Resulta increíble escuchar al ministro Marco Riquelme hablar de “reincorporación” con una naturalidad pasmosa, como quien invita a un vecino molesto a una parrillada, ignorando que ese “vecino” tiene las manos manchadas de sangre y las instituciones secuestradas. ¿En qué momento el gobierno paraguayo decidió que el Protocolo de Ushuaia era papel higiénico? ¿Desde cuándo la “cláusula democrática” es negociable a cambio de promesas comerciales vacías o alineaciones ideológicas opacas? Este es un gobierno de facto que ha tomado el poder en Venezuela a través del fraude.
El club de los cómplices
La propuesta de Paraguay no es solo un agravio al pueblo venezolano, que sigue esperando ver las actas de un fraude electoral descarado; es una validación de figuras nefastas como Diosdado Cabello y los hermanos Delcy y Jorge Rodríguez. Al abrirles la puerta del Mercosur, el gobierno paraguayo se convierte en el lavandero de imagen de una dictadura de facto que no ha escatimado en violar derechos humanos para perpetuarse.

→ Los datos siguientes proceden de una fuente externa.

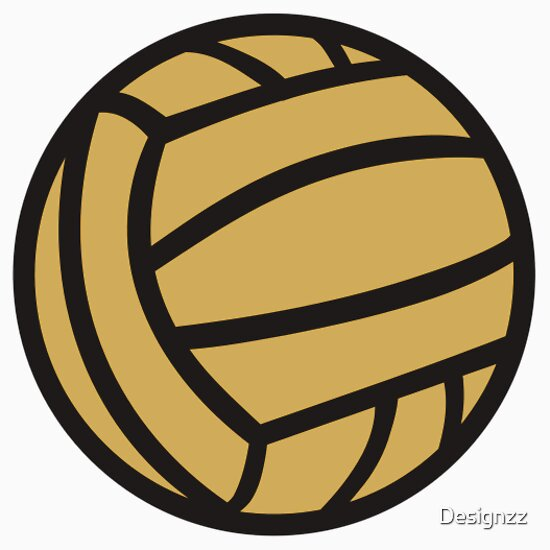 Water Polo Ball Drawing Water Polo Ball Sticker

Es alarmante ver cómo Paraguay se aleja de la defensa de la libertad para posicionarse en el bando de los facilitadores de la autocracia. Al apoyar a un régimen ilegal que se sostiene sobre el miedo y la manipulación, Asunción está enviando un mensaje devastador al resto del mundo: en nuestra región, la democracia tiene precio y el autoritarismo tiene amigos.

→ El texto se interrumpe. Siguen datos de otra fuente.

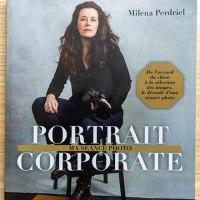 Portrait corporate, ma séance photo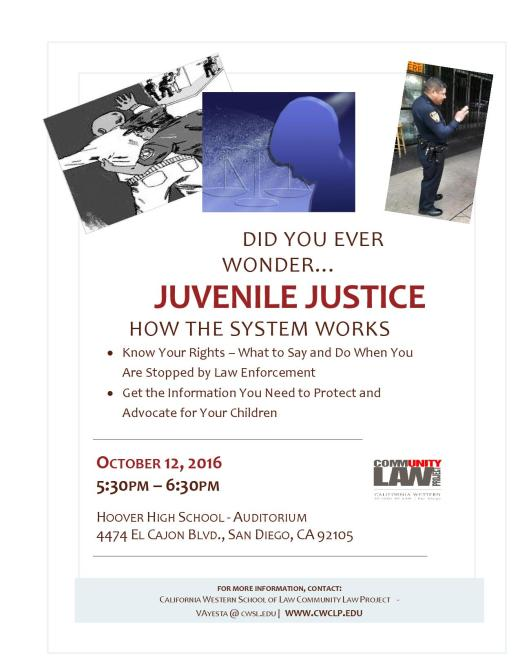juvenile-justice-event-flyer-2-page-001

Un silencio cómplice que aturde
Si los socios plenos permiten que esta iniciativa prospere, el Mercosur dejará de ser un bloque de integración para convertirse en un santuario de dictadores. No se puede reincorporar a Venezuela al Mercosur, sin elecciones democráticas previas. Entonces la lucha de María Corina Machado y los miles de opositores ha sido en vano y los 8 millones de venezolanos que salieron huyendo de la feroz dictadura, ven otra vez sus ilusiones de libertad nuevamente postergadas.

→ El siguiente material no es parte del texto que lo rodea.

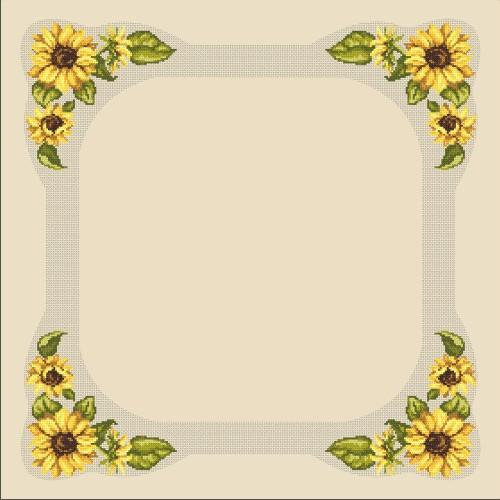 Cross stitch kit - Tablecloth with sunflowers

La administración actual de Paraguay parece haber olvidado lo que cuesta recuperar la libertad después de décadas de autoritarismo. Hoy, al abrazar a los herederos de Maduro y su séquito de cómplices, el gobierno paraguayo mancha su camino y se coloca en el lado equivocado de la historia. No es pragmatismo, es complicidad con el terror. Es, sencillamente, inadmisible.